Senti meu peito apertar. “O que você quer dizer?” Perguntei e minha voz saiu tão fina que mal a reconheci. O médico moveu a varinha ligeiramente sobre minha barriga. Na tela, em meio a sombras cinzentas e flashes brancos, duas pequenas formas apareceram. Dois. Muito próximos. Duas pequenas batidas de coração que eu não sabia ler, mas ela sabia.

Minha mãe apertou minha mão. “Oh, doce virgem Maria…” ela sussurrou. O médico olhou para cima, desta vez com um sorriso diferente, mais cauteloso, mais humano. “Não há nenhuma, Anna. São dois. Eles são gêmeos.”

O ar voltou para meus pulmões de uma só vez e comecei a chorar. Não por tristeza. Não exatamente. Chorei de choque, alívio, exaustão, abandono, descrença. A maneira como uma mulher destruída chora quando a vida, em vez de suavizar o golpe, coloca dois corações pulsantes onde ela mal estava aprendendo a carregar um.

“Dois?” Repeti, como se a palavra não cabesse bem na minha boca. “Dois,” confirmou o médico. “E por enquanto, ambos parecem bem. Vamos monitorá-lo de perto, porque uma gravidez gemelar requer mais atenção, mas aqui estão elas.”

Minha mãe também começou a chorar. Ela cobriu a boca com a mão, como se tentasse conter as lágrimas para não me assustar, mas era tarde demais. Eu estava chorando do mesmo jeito. Nós dois lá, na penumbra da sala de exames, enquanto na tela duas vidas se moviam como uma resposta estranha, exagerada, quase cruel, a tudo o que eu tinha acabado de perder.

“Ouça isso,” disse o médico, aumentando um pouco o volume. E eu os ouvi. Duas batidas de coração. Muito rápido. Teimoso. Como se não se importassem com o desastre em que estavam entrando.

Saí do consultório médico com o ultrassom preso ao peito. Minha mãe pegou meu braço como se tivesse medo de que eu desmoronasse na calçada. “Você está bem?” ela me perguntou. Eu ri em meio às lágrimas. “Não sei.” E era verdade. Eu não sabia se estava bem. Eu só sabia que não estava mais sozinho. Que meu medo havia se multiplicado, sim, mas também minha razão para não me deixar cair.

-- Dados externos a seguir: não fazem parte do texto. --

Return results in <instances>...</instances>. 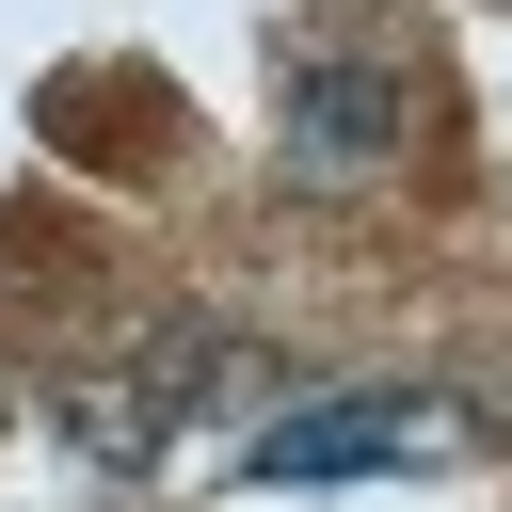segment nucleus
<instances>
[{
  "instance_id": "2",
  "label": "nucleus",
  "mask_w": 512,
  "mask_h": 512,
  "mask_svg": "<svg viewBox=\"0 0 512 512\" xmlns=\"http://www.w3.org/2000/svg\"><path fill=\"white\" fill-rule=\"evenodd\" d=\"M416 448H448L432 400H336V416H272L240 464H256V480H384V464H416Z\"/></svg>"
},
{
  "instance_id": "1",
  "label": "nucleus",
  "mask_w": 512,
  "mask_h": 512,
  "mask_svg": "<svg viewBox=\"0 0 512 512\" xmlns=\"http://www.w3.org/2000/svg\"><path fill=\"white\" fill-rule=\"evenodd\" d=\"M400 128H416V96H400V64H384V48H304V64L272 80V160H288L304 192L384 176V160H400Z\"/></svg>"
}]
</instances>
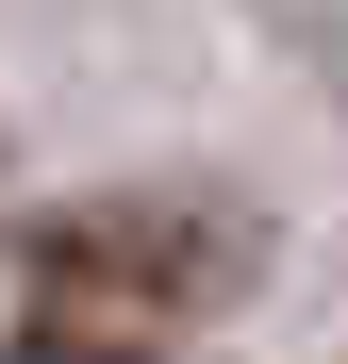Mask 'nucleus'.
I'll use <instances>...</instances> for the list:
<instances>
[{
	"label": "nucleus",
	"instance_id": "obj_1",
	"mask_svg": "<svg viewBox=\"0 0 348 364\" xmlns=\"http://www.w3.org/2000/svg\"><path fill=\"white\" fill-rule=\"evenodd\" d=\"M232 265H249V232H232V215H199V199H100V215H50V232H33L50 315H116V331L199 315Z\"/></svg>",
	"mask_w": 348,
	"mask_h": 364
},
{
	"label": "nucleus",
	"instance_id": "obj_2",
	"mask_svg": "<svg viewBox=\"0 0 348 364\" xmlns=\"http://www.w3.org/2000/svg\"><path fill=\"white\" fill-rule=\"evenodd\" d=\"M0 364H149V331H116V315H33Z\"/></svg>",
	"mask_w": 348,
	"mask_h": 364
}]
</instances>
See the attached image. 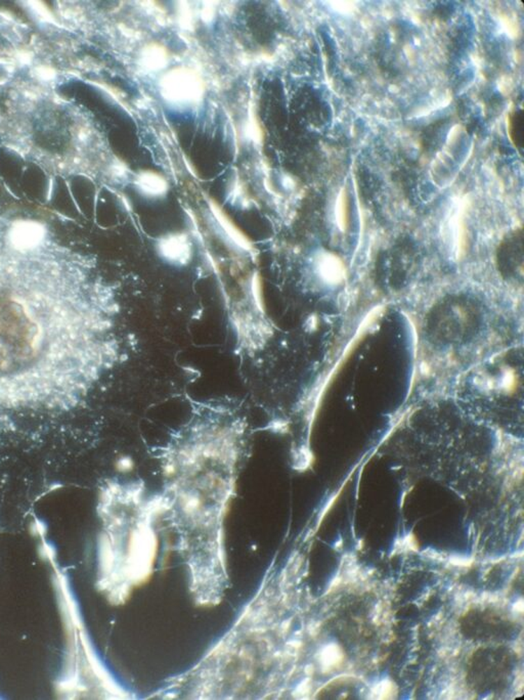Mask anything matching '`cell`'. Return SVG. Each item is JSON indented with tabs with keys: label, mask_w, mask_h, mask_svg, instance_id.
Returning a JSON list of instances; mask_svg holds the SVG:
<instances>
[{
	"label": "cell",
	"mask_w": 524,
	"mask_h": 700,
	"mask_svg": "<svg viewBox=\"0 0 524 700\" xmlns=\"http://www.w3.org/2000/svg\"><path fill=\"white\" fill-rule=\"evenodd\" d=\"M159 255L174 265H185L191 260L192 245L185 234H171L158 244Z\"/></svg>",
	"instance_id": "obj_2"
},
{
	"label": "cell",
	"mask_w": 524,
	"mask_h": 700,
	"mask_svg": "<svg viewBox=\"0 0 524 700\" xmlns=\"http://www.w3.org/2000/svg\"><path fill=\"white\" fill-rule=\"evenodd\" d=\"M114 314L92 257L0 198V418L78 409L116 360Z\"/></svg>",
	"instance_id": "obj_1"
},
{
	"label": "cell",
	"mask_w": 524,
	"mask_h": 700,
	"mask_svg": "<svg viewBox=\"0 0 524 700\" xmlns=\"http://www.w3.org/2000/svg\"><path fill=\"white\" fill-rule=\"evenodd\" d=\"M214 214H215L218 223H220L221 229L225 232V234H227V238L231 240V242L235 243V245L241 249L250 251L252 249V245L249 239L236 227L235 223H233L227 214H223L222 210L218 207L214 208Z\"/></svg>",
	"instance_id": "obj_4"
},
{
	"label": "cell",
	"mask_w": 524,
	"mask_h": 700,
	"mask_svg": "<svg viewBox=\"0 0 524 700\" xmlns=\"http://www.w3.org/2000/svg\"><path fill=\"white\" fill-rule=\"evenodd\" d=\"M136 185L146 196L160 197L167 192L168 185L160 174L155 172H141L136 177Z\"/></svg>",
	"instance_id": "obj_3"
},
{
	"label": "cell",
	"mask_w": 524,
	"mask_h": 700,
	"mask_svg": "<svg viewBox=\"0 0 524 700\" xmlns=\"http://www.w3.org/2000/svg\"><path fill=\"white\" fill-rule=\"evenodd\" d=\"M320 272L323 276L331 281H336L342 276L341 265L338 262L337 259L332 257H325L320 263Z\"/></svg>",
	"instance_id": "obj_5"
},
{
	"label": "cell",
	"mask_w": 524,
	"mask_h": 700,
	"mask_svg": "<svg viewBox=\"0 0 524 700\" xmlns=\"http://www.w3.org/2000/svg\"><path fill=\"white\" fill-rule=\"evenodd\" d=\"M342 654L337 650V647L330 646L327 648L322 654L323 662L328 664V666H335L338 662H340V659H341Z\"/></svg>",
	"instance_id": "obj_6"
}]
</instances>
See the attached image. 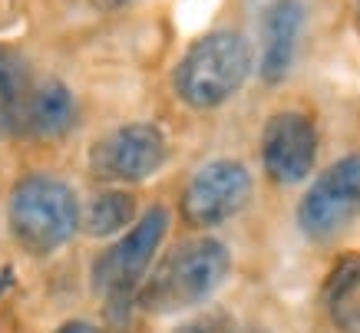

No carro, antes de ligar o motor, minha mãe gentilmente pegou o papel da minha mão e olhou para ele como se fosse uma relíquia. “Olha só isso… dois.” Olhei para os dois pontinhos borrados. “Michael não aguentava um,” Eu disse. “Imagine quando ele descobrir que eram dois.”

Minha mãe se virou para mim. “Você está planejando contar a ele?” Fiquei quieto. Até aquele momento, eu realmente não tinha pensado nisso. Eu tinha pensado em sobreviver ao dia, não vomitar, não desmoronar quando vi o supermercado onde o encontrei com Natalie, não responder à sua mensagem miserável onde ele me disse para assumir a responsabilidade por “minhas escolhas”

Mas essa pergunta era outra coisa. Eu estava planejando contar a ele? Devo essa notícia a um homem que me chamou de trapaceiro antes mesmo de ouvir, que arrumou sua colônia e foi morar com outra mulher enquanto eu ainda estava processando a gravidez? Eu não sabia. Coloquei o ultrassom de volta na pasta. “Hoje não,” eu disse.